Consumers love being able to upgrade their smartphones every two years with affordable, subsidized pricing. US$199 for a brand new iPhone? Sure, sign me up. Some carriers like Sprint even offer early upgrades after 18 months, all in an effort to keep subscriber churn to a minimum.
It's now been over six years since the iPhone first launched and AT&T these days isn't keen on subsidizing iPhones, and smartphones in general, indefinitely.
While speaking at an investor conference this week, CNET reports that AT&T CEO Randall Stephenson said that the current smartphone/subsidy business model isn't viable in the long term. This is exacerbated, Stephenson explained, by users who upgrade to the latest and greatest phone models as soon as possible.
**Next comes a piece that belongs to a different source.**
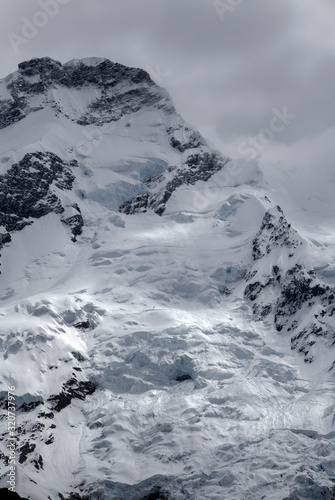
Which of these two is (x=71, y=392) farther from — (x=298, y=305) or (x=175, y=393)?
(x=298, y=305)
All the while, AT&T is shelling out upwards of $650 to make that latest and greatest smartphone available for a few hundred dollars less.
When you're growing the business initially you have to do aggressive device subsidies to get people on the network. But as you approach 90 percent penetration, you move into maintenance mode. That means more device upgrades. And the model has to change. You can't afford to subsidize devices like that.
This past July, AT&T introduced AT&T Next, a program whereby users who want a new smartphone or tablet every year can buy the device by paying for it in monthly installments. After 12 installments, users can then upgrade to yet another device and take on a new 12 month installment plan.
The smartphone era in the U.S has, by and large, been defined by subsidized pricing. Recently T-Mobile has moved away from that model and it now seems that AT&T wants to change things up as well.